Nowhere is this clearer than in Screen Shots (2011). Across nine monitors arranged in a three-by-three grid, we see the artist’s hand slowly pricking paint-filled balloons against a coloured background. As the pin slips in and each balloon peels back, there’s a brief and wondrous moment in which the paint holds its shape and wobbles in mid-air before coming apart. Once again, Carr transforms a childish pleasure (blowing up a paint bomb) into something erotic and sublime.
The explosions are filmed using a Phantom camera, capable of shooting high-definition footage at more than 5,400 frames per second. It’s designed to show us things our eyes weren’t meant to see. Carr doesn’t use the Phantom to get off on its technological capabilities, but rather to create an image of total bodily empathy. His balloons, and the paint they contain, hang like organs and burst with human release. To over-emphasise this, they’re presented on 32-inch screens, which provide a 1:1 scale between the artist/magician’s hand and our own. Carr can’t resist a dig at painting’s history here either, crashing the absurdity of abstract expressionism’s drippy masculinity into its fussy, industrial cousin – the pristine minimalist grid.
In Dead Time (2012), Carr used the Phantom to mine even deeper into art history. Seven screens hang, like still-life paintings, in a row. On each, a single apple is suspended from a string against a black ground. The inspiration for his composition is obvious and unhidden: the paintings of the Spanish master Juan Sánchez Cotán. Each apple is just different enough for us to realise that it isn’t the same image repeated seven times. Then we’re forced to wait, and wait. But for those patient enough, the payoff arrives – a William Tell succession of explosions as each apple is obliterated, one after the other, by a single bullet that traces visibly across the screens. By stretching an event that lasts a few seconds to several minutes, Carr allows us to witness not just action, but complete, painterly disintegration. The last flecks of apple flesh look like stars spread across black space – a Big Bang that tricks us into thinking, just for a moment, that we’re staring into the heart of the universe.
Transpiration, then, is more than a one-off victory over time and space; it’s the culmination of an intense period of magical experimentation. Carr’s carnations are the sorts of things a clown might use to squirt you in the eye. But they’re also paintings, bodies, organs demanding slow release and things experiencing their own death, over and again.
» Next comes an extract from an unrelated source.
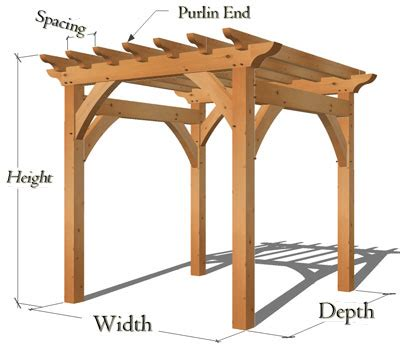 Request Quote New Heritage Woodworking Average Height Of A Pergola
The great sophistication of Carr’s recent works lies in his recognition that the forces of material transformation he’s so interested in – combustion, explosion, degradation, disintegration, transpiration – are, like cinema and painting, entirely contingent on time, and that the tools of his trade give him the ability not only to witness temporal change, but completely alter our experience of it. In doing this, Carr allows us to breathe underwater, see the universe in a shattered apple and disappear with him into clouds of smoke.